We have a 10 yr old and a 7 yr old. like many parents we are trying to provide our children with good education if that is state school, Intentional, Private, home tutoring?
the children are starting to learn Spanish, as we are moving next July after my son finishes his SATS. 

Any help would be appreciated 

Adam


----------



## kaipa (Aug 3, 2013)

Yes this has been dealt with on lots of different threads. You don't say where you are from but we can assume the USA as you talk of SATS. 

Basically if you dont intend to return with your children to your home country then a Spanish education seems more appropriate. 
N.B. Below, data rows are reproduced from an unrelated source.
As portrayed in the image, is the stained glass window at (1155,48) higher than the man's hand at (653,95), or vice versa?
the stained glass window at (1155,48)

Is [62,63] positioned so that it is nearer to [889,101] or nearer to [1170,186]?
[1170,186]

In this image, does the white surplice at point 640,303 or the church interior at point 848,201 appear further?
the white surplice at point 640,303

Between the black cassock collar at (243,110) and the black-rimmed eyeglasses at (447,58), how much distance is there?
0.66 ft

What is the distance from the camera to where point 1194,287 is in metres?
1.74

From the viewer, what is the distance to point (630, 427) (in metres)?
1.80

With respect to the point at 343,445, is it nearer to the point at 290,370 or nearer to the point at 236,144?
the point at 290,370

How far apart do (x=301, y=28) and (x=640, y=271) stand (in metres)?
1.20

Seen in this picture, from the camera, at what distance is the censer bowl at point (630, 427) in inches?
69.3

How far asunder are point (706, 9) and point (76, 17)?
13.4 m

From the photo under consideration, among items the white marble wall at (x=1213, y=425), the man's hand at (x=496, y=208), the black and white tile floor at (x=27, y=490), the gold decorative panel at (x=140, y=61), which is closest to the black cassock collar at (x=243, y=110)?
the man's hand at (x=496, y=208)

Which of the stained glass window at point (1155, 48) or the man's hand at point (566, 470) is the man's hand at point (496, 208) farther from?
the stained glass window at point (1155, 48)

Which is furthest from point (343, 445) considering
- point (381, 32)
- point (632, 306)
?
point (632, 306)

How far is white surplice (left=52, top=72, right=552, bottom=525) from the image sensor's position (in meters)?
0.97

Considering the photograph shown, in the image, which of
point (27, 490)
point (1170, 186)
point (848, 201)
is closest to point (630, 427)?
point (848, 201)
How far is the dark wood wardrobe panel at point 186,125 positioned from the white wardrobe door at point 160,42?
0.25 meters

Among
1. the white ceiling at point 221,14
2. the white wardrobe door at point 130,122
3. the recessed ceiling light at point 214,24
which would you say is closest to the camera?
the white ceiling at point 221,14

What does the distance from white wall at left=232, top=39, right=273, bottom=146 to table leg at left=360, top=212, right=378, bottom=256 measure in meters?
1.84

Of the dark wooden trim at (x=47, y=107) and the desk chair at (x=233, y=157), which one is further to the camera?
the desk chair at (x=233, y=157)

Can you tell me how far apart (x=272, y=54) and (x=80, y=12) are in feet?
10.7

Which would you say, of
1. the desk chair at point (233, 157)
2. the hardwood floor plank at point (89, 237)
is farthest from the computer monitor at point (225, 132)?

First do some research. The Spanish system is pretty ...old school to use a terrible pun. That is the emphasis is on continuous testing and memorizing. It is very hard on the kids and with relation to more progressive educational philosophies pretty in effective. A lot of stress place on young people for very little gain. Compared to systems used in Scandanavia the Spanish system simple fails both teachers and students. However some people hold different views and believe it to good. So give it a bit of thought first
Secondly your eldest sounds like they will be 11 by the time you move that could be too late for acquiring the language before secondary school. A bilingual college would be better but will be private. 
Thirdly without the language as parents your children will struggle as will you. They get lots of homework which at a young age will require either you or a tutor to assist with.
So if you really care about their education you need to get as much information as possible and then sit down a make a big decision. 
Finally homeschooling is illegal here so that isn't really a possibility.
Sorry to bit negative but as a parent of a child in the Spanish school system I have some reservations
Good luck


----------



## adamlang (May 25, 2018)

hi Kaipa

Thanks very much for your response, and sorry for the delayed reply.
we are from the England, we are currently having Spanish lessons my boy who is 10 has picked it up no bother " like a duck to water" but my 7 yr old is hit or miss i think because her brother is doing well i think she feels slightly embarrassed.
what area roughly are you near? we will be staying in torrox to start with


----------